OBJECTIVE:
How many lines of the records contain the string "image", with case counting? Reply with the number alone.

Stored entries:
•••

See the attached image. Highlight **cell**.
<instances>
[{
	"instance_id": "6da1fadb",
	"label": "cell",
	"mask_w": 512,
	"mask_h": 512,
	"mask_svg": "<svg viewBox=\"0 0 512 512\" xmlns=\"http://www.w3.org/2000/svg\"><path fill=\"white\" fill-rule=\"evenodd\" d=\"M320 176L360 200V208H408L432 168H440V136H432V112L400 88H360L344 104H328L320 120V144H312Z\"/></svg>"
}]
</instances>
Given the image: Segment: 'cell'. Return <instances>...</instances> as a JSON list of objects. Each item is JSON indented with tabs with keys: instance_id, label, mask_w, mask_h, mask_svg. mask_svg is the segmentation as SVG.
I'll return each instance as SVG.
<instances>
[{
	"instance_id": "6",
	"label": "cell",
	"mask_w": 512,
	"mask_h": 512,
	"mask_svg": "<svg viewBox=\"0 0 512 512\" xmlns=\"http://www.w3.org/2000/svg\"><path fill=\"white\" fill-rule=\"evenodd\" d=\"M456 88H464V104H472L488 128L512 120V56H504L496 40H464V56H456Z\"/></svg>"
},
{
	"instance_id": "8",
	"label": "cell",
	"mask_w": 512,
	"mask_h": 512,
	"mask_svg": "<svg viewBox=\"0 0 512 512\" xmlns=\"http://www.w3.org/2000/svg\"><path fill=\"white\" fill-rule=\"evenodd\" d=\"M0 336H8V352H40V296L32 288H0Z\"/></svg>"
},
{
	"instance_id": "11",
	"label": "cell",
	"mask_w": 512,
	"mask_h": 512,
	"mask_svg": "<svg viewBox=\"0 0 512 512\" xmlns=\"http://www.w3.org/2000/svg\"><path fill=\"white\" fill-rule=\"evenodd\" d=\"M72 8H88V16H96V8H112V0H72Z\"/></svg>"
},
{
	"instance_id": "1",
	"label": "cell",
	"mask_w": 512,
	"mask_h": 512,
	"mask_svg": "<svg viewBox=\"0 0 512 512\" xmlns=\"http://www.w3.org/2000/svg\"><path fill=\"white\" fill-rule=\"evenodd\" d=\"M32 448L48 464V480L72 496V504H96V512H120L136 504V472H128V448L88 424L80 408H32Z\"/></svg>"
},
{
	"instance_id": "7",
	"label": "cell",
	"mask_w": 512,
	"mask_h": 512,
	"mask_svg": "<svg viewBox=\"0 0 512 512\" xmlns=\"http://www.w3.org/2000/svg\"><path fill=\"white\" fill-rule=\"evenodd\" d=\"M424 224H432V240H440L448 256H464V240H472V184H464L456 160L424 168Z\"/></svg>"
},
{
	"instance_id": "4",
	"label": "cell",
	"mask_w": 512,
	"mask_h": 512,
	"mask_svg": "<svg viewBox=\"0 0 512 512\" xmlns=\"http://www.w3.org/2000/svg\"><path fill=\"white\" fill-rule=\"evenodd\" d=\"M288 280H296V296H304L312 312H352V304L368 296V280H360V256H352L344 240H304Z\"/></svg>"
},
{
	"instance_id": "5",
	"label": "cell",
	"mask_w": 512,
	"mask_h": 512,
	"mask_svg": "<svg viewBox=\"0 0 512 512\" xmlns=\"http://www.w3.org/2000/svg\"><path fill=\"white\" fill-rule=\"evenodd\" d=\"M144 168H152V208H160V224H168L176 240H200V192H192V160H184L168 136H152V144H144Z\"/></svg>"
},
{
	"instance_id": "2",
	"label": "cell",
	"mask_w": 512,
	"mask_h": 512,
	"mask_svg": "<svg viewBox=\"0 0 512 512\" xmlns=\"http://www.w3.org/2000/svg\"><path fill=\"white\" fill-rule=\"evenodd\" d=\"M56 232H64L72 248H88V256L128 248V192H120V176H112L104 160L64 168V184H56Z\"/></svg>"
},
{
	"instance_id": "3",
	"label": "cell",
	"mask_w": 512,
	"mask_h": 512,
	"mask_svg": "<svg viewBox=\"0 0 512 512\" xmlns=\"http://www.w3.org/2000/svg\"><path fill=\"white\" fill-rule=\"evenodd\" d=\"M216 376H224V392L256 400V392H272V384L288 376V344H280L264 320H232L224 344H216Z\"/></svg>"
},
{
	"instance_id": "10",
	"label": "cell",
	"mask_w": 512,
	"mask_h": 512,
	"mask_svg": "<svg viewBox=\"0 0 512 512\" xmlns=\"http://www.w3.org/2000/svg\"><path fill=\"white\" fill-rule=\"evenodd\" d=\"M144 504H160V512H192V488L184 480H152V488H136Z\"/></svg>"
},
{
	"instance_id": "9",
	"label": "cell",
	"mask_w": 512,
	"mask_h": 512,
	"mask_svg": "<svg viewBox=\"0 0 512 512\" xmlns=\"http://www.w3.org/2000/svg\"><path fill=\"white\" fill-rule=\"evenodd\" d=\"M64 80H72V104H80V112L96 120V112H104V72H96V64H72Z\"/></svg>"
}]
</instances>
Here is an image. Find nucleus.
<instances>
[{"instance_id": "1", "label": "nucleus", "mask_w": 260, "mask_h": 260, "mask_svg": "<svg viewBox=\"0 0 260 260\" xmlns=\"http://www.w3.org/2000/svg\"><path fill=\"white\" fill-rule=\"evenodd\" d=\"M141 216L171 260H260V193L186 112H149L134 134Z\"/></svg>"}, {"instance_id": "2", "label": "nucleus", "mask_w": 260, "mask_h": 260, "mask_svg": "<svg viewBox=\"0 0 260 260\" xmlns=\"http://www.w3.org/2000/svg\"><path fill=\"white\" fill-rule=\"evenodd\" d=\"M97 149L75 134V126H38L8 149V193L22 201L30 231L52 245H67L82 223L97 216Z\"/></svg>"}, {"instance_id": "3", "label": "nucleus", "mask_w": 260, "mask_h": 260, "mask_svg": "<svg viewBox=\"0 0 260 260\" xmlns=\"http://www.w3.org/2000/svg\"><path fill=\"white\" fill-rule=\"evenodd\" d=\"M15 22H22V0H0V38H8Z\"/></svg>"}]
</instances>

•••

CORRECT ANSWER:
3